As we’ve read already in Nahum 1-2, God’s judgment on Ninevah was mostly due to their extreme violence. Remember that God’s law–imprinted in our consciences and written in his word–is the standard by which we are judged. It is impossible to keep the law of God because of our sin natures but that does not exempt us from accountability to the Lord and judgment by the Lord for breaking his laws. What our inability to keep God’s laws requires is his grace. Christ secured that grace by taking our penalty on the cross and he forgives us by grace when we trust in Christ’s cross-work for us.
So the kings and people of Nineveh were responsible before God and guilty before him for all the nations they attacked without cause and the soldiers and civilians who were killed by their military aggression.
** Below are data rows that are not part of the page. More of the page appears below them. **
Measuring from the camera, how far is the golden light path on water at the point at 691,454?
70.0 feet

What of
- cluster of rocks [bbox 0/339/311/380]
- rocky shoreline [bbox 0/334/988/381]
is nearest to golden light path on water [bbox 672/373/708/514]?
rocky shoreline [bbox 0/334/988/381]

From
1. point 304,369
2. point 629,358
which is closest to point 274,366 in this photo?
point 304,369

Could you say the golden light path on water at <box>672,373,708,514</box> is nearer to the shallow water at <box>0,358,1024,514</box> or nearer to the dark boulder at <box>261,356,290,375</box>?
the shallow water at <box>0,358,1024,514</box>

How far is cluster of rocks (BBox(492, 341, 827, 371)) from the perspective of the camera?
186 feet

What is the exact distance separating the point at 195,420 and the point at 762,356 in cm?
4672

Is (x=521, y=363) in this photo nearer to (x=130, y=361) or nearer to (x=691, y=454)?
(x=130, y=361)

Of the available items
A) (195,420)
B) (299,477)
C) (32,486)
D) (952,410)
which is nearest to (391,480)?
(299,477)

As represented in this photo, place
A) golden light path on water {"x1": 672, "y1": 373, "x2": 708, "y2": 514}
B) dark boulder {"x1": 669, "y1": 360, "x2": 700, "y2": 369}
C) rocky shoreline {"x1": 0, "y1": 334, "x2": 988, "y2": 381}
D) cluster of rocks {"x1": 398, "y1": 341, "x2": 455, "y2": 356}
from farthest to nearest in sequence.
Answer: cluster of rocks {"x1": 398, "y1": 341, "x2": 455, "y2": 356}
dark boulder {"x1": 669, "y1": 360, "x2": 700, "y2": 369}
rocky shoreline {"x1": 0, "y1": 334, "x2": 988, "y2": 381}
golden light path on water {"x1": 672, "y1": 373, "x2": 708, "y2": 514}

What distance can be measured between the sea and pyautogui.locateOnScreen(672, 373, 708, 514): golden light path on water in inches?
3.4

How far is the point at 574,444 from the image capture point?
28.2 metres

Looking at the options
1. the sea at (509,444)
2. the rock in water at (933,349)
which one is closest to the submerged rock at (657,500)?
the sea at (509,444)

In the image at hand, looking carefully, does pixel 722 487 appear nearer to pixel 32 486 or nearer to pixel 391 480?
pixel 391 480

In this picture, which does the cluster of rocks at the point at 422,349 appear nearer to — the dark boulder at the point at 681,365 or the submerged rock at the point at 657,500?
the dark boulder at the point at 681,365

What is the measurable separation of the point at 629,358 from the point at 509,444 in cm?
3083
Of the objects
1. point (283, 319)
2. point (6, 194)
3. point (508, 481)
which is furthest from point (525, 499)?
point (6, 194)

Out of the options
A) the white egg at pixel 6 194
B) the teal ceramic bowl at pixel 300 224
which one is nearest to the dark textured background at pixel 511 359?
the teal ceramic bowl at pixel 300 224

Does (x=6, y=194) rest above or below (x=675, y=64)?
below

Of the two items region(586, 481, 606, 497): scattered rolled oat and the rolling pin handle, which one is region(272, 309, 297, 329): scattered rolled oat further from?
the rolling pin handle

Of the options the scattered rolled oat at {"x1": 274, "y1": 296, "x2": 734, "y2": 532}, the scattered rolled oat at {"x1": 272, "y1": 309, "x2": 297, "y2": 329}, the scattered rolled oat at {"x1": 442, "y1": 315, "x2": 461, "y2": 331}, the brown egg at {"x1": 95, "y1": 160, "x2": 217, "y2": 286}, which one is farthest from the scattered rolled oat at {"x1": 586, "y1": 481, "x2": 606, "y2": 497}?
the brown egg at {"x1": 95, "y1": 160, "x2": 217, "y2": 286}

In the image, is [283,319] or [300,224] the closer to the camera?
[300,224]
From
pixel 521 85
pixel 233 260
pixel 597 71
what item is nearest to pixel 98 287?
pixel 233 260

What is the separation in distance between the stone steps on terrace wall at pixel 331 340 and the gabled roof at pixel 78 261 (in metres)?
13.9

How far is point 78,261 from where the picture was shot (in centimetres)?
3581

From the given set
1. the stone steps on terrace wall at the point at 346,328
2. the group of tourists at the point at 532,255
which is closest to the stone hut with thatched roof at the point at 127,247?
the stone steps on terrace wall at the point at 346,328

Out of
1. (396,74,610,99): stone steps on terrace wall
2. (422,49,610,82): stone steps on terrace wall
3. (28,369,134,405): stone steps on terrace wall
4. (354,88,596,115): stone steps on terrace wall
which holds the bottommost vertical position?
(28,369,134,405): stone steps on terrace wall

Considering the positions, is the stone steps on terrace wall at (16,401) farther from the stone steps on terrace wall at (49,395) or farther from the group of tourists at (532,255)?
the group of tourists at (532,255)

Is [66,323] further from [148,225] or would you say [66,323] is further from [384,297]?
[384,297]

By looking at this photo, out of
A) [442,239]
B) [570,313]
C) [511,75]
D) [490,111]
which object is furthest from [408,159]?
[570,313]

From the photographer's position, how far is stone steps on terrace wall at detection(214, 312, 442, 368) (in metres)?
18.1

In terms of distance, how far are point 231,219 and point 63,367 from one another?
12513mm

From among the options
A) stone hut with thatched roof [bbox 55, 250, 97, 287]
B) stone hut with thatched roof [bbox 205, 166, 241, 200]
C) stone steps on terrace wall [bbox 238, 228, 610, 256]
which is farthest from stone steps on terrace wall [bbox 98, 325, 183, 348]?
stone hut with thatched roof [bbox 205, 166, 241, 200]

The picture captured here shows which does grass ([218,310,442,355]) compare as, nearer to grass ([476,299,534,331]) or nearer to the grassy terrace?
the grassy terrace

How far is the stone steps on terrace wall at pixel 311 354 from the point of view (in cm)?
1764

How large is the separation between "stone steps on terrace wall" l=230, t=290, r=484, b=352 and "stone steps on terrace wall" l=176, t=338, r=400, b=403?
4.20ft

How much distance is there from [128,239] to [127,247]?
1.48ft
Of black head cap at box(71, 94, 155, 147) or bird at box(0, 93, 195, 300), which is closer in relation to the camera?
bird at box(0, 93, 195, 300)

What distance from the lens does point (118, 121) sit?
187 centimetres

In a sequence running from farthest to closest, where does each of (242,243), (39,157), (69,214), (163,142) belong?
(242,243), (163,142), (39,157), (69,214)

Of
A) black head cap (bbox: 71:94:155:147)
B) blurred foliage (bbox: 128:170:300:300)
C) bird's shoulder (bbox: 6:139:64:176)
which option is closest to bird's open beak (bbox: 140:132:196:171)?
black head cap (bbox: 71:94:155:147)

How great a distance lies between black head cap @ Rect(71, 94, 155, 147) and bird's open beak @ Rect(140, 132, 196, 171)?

Verse 1 here in Nahum 3 describes this city as “the city of blood.” Verses 2-3a vividly depict their powerful armies and verse 3b detailed the results of their attacks: “Many casualties, piles of dead, bodies without number, people stumbling over the corpses…” Verses 5-19 warn this wicked city and her king (v. 18) of God’s impending humiliation (vv. 4-7) and defeat of Nineveh. The prosperity that the Assyrians enjoyed at that moment would be stripped from them like locusts decimating a farm (vv. 16-17).
Warfare and tyranny run through the history of humanity. As “civilization” has advanced, technology has improved our lives and, simultaneously, made the killing and destruction of war more efficient and massive.
We should consider how our country wages war. Although we do not take over countries and enslave them the way that the Assyrians did, it is my opinion that the American presidents are far too quick to drop bombs on and send troops into other nations. Our leaders use military might to advance their political agendas. In the process, they have sacrificed too many American soldiers, too many soldiers from foreign lands who were forced into service by their government or merely wanted to defend their land against our invading armies, and too many civilians.
Passages like this one in Nahum call world leaders to be careful about waging war and to repent for wars that were and are unjust. As American citizens, we should do what we can to hold our leaders accountable for how recklessly and needlessly they wage war and provide weapons to foreign governments. God is watching; if he held Nineveh accountable for her unjust wars, what will he do to us?